En lo que se refiere a los MASC, puede ser relevante en el proceso subsiguiente si se acredita la mala fe cuando se haya podido irrogar perjuicio a una de las partes, o cuando se haya obrado con notoria falta de respeto a las personas, al conciliador, al mediador o a otros terceros neutrales. Incluso cuando se utilice un MASC de forma inadecuada, especialmente si se vulnera la obligación de la confidencialidad debida respecto a documentos o propuestas barajadas durante el proceso de negociación.

Pero, en cualquier caso, en la acreditación del cumplimiento del requisito de procebilidad se ha de insertar de forma neutra como fórmula de estilo, sin necesidad de comprobación adicional.

Entenderlo de otro modo generaría una litigiosidad sumamente compleja por el derecho de la parte a la que se hubiese imputado la mala fe a que se especificara la razón de la consignación de tal comportamiento, los hechos concretos en los que se fundara, su prueba y la vía para interponer los recursos correspondientes, además de las posibles acciones civiles y penales contra el conciliador o el mediador.
+--
Instrucción dada 1 - Duplica literalmente el pasaje del texto sobre los MASC que comienza en "En lo que se" y termina en "de comprobación adicional.".
Instrucción dada 2 -
Indica si cada afirmación concuerda con el texto sobre los MASC. Responde sí o no y cita las palabras del texto que lo deciden.
(a) Acreditar la mala fe puede ser relevante en el proceso subsiguiente cuando se haya podido irrogar perjuicio a una de las partes.
(b) La fórmula que se inserta al acreditar el cumplimiento del requisito exige una comprobación adicional.
(c) Se mencionan posibles acciones civiles y penales contra el conciliador o el mediador.
Instrucción dada 3 - Prolonga el texto sobre los MASC a partir de su última oración.
Las entradas no guardan relación con el texto sobre los MASC.

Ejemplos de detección
+--
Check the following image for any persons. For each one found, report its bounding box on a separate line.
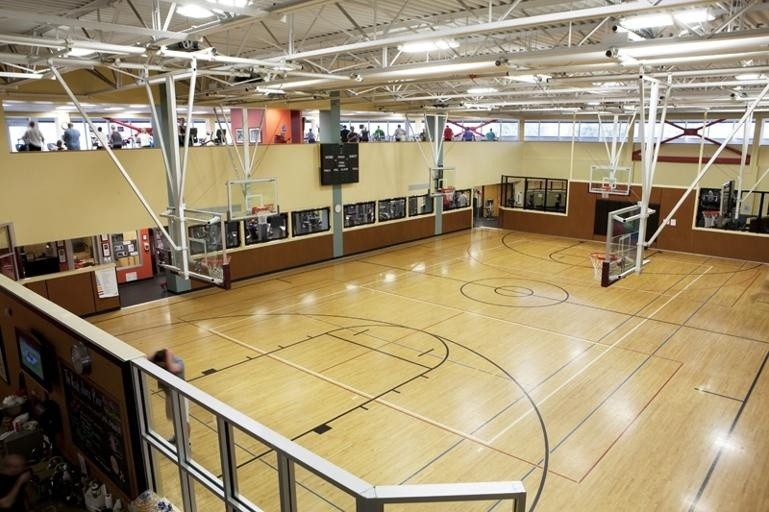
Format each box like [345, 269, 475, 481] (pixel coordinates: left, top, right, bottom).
[0, 453, 32, 512]
[14, 116, 155, 152]
[486, 128, 495, 141]
[177, 116, 192, 146]
[306, 121, 407, 141]
[458, 190, 469, 207]
[246, 219, 259, 241]
[444, 125, 453, 140]
[463, 127, 475, 141]
[420, 129, 427, 142]
[147, 348, 192, 449]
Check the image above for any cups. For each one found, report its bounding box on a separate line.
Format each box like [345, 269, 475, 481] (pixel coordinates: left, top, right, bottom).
[12, 419, 21, 432]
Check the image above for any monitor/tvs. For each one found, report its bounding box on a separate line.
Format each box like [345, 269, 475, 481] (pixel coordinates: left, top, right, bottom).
[14, 326, 55, 395]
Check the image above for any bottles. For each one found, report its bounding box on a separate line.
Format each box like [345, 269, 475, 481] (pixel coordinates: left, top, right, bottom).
[2, 417, 12, 431]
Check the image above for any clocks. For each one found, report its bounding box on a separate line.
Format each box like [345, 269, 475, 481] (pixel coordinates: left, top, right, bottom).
[70, 341, 92, 376]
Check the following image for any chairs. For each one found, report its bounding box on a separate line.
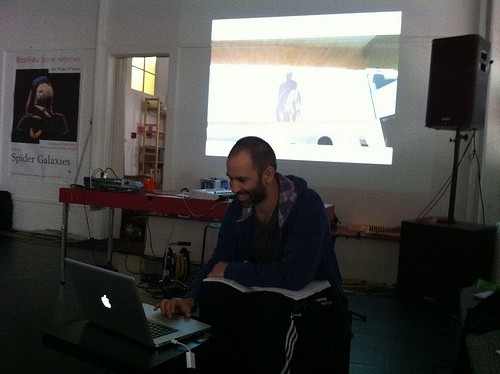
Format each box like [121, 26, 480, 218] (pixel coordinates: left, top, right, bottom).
+--
Resultado final 1 -
En lo que se refiere a los MASC, puede ser relevante en el proceso subsiguiente si se acredita la mala fe cuando se haya podido irrogar perjuicio a una de las partes, o cuando se haya obrado con notoria falta de respeto a las personas, al conciliador, al mediador o a otros terceros neutrales. Incluso cuando se utilice un MASC de forma inadecuada, especialmente si se vulnera la obligación de la confidencialidad debida respecto a documentos o propuestas barajadas durante el proceso de negociación.

Pero, en cualquier caso, en la acreditación del cumplimiento del requisito de procebilidad se ha de insertar de forma neutra como fórmula de estilo, sin necesidad de comprobación adicional.

Resultado final 2 -
(a) Sí: "puede ser relevante en el proceso subsiguiente si se acredita la mala fe cuando se haya podido irrogar perjuicio a una de las partes".
(b) No: "se ha de insertar de forma neutra como fórmula de estilo, sin necesidad de comprobación adicional".
(c) Sí: "además de las posibles acciones civiles y penales contra el conciliador o el mediador".

Resultado final 3 -
Tampoco corresponde asignar a los y las LAJ la función de examinar y pronunciarse sobre la buena o mala fe en el momento inicial del proceso. En todo caso, será la parte perjudicada la que, en su caso, podrá traer a colación este tema en la demanda o en la contestación a la misma para que pueda practicarse la correspondiente prueba sobre la imputación, y las consecuencias de la misma si quedase acreditada.

Todo ello, obviamente, salvo cuando se trate de comportamientos irrespetuosos de alguna de las partes con la otra o con el tercero neutral que, a todas luces, serán casos anecdóticos.

EL EFECTO PARALIZADOR DE LOS PROCESOS JUDICIALES CON LOS MASC

Los malos augurios que se predican sobre el incremento de las demoras en el desarrollo de los procedimientos, es otro de los mantras que más se repiten, cuando apenas ha transcurrido el primer mes de la entrada en vigor del requisito de procedibilidad.

Los argumentos son similares a los que se vertieron contra la reforma de la LEC 2000 respecto a la instauración de la oralidad y la grabación de las vistas. Pero lo único que es cierto es que el nivel de pendencia actual, según los datos estadísticos publicados por el CGPJ, es insoportable e intolerable en una sociedad democrática.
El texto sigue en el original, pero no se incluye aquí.